The work will always be out there, and it's always going to be nuts, and it's not going to wait till you have time. Take your break. If someone took us to the Labor Board because she's not getting her breaks, I'd be watching her work extremely closely from then on, and chances are she'd screw up enough to warrant termination. Who needs that kind of grief on the floor.

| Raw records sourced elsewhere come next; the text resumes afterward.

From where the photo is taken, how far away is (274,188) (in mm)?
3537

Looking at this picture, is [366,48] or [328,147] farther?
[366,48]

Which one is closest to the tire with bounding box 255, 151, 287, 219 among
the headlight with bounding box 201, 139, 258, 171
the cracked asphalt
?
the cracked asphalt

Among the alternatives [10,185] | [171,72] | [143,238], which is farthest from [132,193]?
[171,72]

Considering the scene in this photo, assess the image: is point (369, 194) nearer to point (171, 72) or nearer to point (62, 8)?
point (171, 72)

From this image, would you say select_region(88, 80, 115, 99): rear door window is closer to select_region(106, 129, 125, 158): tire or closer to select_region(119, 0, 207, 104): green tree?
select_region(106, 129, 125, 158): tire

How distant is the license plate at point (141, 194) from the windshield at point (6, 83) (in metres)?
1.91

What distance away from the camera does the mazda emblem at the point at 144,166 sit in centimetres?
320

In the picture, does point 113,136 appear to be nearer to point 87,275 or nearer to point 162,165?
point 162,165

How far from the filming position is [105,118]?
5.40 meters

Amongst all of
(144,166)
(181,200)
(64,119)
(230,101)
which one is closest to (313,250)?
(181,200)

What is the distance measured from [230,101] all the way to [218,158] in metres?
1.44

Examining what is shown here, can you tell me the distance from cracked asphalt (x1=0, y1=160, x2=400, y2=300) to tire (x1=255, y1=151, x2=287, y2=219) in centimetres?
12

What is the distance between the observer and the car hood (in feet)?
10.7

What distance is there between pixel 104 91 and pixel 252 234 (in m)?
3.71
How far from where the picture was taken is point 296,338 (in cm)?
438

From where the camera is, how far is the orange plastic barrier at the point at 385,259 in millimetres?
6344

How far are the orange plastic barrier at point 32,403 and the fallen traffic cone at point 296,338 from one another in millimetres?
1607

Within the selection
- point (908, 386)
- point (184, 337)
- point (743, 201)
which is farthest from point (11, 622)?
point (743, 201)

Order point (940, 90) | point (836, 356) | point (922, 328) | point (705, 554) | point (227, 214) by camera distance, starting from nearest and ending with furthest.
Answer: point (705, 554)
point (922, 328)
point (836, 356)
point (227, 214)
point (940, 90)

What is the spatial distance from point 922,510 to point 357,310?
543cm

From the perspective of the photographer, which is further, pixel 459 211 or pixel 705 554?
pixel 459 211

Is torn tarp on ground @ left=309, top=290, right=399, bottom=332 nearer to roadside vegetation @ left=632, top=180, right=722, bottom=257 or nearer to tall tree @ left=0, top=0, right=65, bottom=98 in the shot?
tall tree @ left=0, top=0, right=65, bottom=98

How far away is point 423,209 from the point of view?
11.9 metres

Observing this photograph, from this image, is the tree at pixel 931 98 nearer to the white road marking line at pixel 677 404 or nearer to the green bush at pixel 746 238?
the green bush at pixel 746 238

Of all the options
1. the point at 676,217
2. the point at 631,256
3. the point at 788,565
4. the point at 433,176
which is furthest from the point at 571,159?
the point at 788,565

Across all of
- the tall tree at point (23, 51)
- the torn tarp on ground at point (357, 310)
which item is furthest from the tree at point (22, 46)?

You are speaking from a particular situation, that many of us are not in...and can still be 'smart' nurses and not get a break...we have no manager or person without a team on nights at my facility, and on days, our manager does not cover for staff while they break, and on eves, the supervisor isn't even a nurse... and then there's 'short' staffing--although for some reason we are forbidden to use that term...we often work on any given shift one-two nurses down---on my shift, we have 3 nurses for 55 sub-acute patients--some of which should never have left the hospital--iwth IV's TPN, GT feedings, dementia patients, post-ops with bleeding wounds, fevers, unstable diabetics, so when we are one nurse or one aide short, on nights,no one leaves the floor--it's too dangerous...and when eves is supposed to have 5 nurses and only have 4--it's too nuts to leave the floor--esp. when they get and admission that takes 2 hours to complete when you do it right--on top of their full patient assignment...--then there are the 911's and falls at the end of your shift that no one can do the paperwork for but you, and the med deliveries from the outside pharmacy that you have to sign for and sign in narcs for...that have us run over...we are not all so blessed as to have enough staff to keep our patient safe when we leave for 30 minutes, or so blessed as to have management that will touch a patient or take a team when the chips are down---that doesn't mean we are disorganized or 'not smart'--and have you ever heard of the 'whistle-blower law' ?--It sounds like you will stalk your people who make you look bad---not a good way to earn loyalty chief...

Specializes in NeuroCritical Care, Neurosurgery.

I just had to vent about this issue. I work on a busy med-surg floor and have one year exp as a nurse. I am known for not taking my breaks until late in the day. But I don't feel right leaving my patients "unsettled" for another nurse to cover while she cares for her load too. Plus our charge nurse doesn't take a patient load. Am I asking too much for her to cover our breaks? :banghead:

Apparently the hospital will not pay for missed lunches which puts the burden on me. But some days I don't even get a chance to pee. What kind of work environment is that? :angryfire And I can't have any water or fluids out on the floor per my NM.

If anybody knows of any resources for different states I'd appreciate it. I don't want to get anybody in trouble; I just want to make nursing better. :nurse:

Just reading these posts makes me feel so fortunate that I work where I do. That most of the nurses I work with won't put up with being told they can't put in for "no break" . I applaud those nurses that take the risk and report illegal labor practices. It has got to be hard to do but the only way for these bad practices to stop.